BBC nature documentaries

July 26, 2021
BBC Nature Documentaries
Documentaries and films on once-lost masterpieces and one-off peculiarities

What is a cult album? Many different things - an undiscovered gem, a one-off peculiarity, a record that tanked commercially then became exalted, an established artist taking a left turn into weird town... all those, and others besides.

Below are just eight BBC broadcasts about albums you might loosely define as cult. Some were successes, some weren't, but they all have one specific thing in common - an extraordinary backstory.

1. Sir John Betjeman, Betjeman's Banana Blush

Over the decades, plenty of poets have released readings on what they'd probably call gramophone records, but Betjeman's Banana Blush is something quite different - an eccentric and very wonky pop album by the then-Poet Laureate. In this fascinating Radio 4 documentary, Jarvis Cocker explains how the record came to be, and how it won unlikely fans, including Suggs from Madness.
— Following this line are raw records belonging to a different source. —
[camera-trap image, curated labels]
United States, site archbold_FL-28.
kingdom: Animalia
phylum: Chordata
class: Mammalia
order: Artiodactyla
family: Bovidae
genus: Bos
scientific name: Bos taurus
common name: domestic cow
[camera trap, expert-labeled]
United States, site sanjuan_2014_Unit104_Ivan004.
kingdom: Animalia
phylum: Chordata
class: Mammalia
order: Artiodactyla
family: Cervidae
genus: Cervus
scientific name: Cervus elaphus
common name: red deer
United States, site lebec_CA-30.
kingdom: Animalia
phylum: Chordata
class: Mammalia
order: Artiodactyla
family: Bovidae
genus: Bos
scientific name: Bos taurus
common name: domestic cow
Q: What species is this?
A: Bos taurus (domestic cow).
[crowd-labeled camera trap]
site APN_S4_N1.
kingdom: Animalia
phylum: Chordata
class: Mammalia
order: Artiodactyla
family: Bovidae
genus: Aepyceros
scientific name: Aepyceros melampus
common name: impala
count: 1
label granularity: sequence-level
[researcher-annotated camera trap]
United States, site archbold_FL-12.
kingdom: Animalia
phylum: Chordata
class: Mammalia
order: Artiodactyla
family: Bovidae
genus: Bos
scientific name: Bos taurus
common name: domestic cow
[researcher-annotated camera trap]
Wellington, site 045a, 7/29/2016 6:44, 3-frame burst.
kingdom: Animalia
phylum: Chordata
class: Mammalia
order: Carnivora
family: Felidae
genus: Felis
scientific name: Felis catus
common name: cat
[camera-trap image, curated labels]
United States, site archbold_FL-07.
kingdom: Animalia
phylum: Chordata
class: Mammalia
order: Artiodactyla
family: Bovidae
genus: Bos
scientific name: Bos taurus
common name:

2. Linton Kwesi Johnson, Dread Beat An' Blood

Sometimes an album can define the spirit of its age like no other artform, and that's exactly what Linton Kwesi Johnson's debut, Dread Beat an' Blood, did in 1978. "It was an attempt to capture the anger and the hope of that particular generation to which I belonged - around the time when Mrs Thatcher was making her bid for power, " Linton explains here, and he did so by combining poetry and dub in a kind of update of what Jamaican reggae toasters had done before him. First broadcast in 2008, the Benjamin Zephaniah-presented documentary also asks: how much has changed since 1978?

3. Keith Moon, Two Sides Of The Moon

Predictably amusing scenes in this clip as The Who's Keith Moon tells The Old Grey Whistle Test's Bob Harris about his only solo album, Two Sides Of The Moon, which became notable not because of its great quality but for whom it had on it - Ringo Starr, Harry Nilsson, David Bowie, Spencer Davis and Dick Dale, among others. Even John Lennon gave Keith a song to record, Move Over Ms L.

4. The Damned, Machine Gun Etiquette

Last August, Steve Lamacq picked The Damned's third album for his 6 Music series Classic Album of the Day and not their better-known debut, Damned Damned Damned. That in itself tells you much about how the stature of Machine Gun Etiquette has grown over the years. Steve spoke to Damned co-founder Captain Sensible about his love of both noise and melody, and how the group managed to thrive without Brian James, who wrote their first two albums.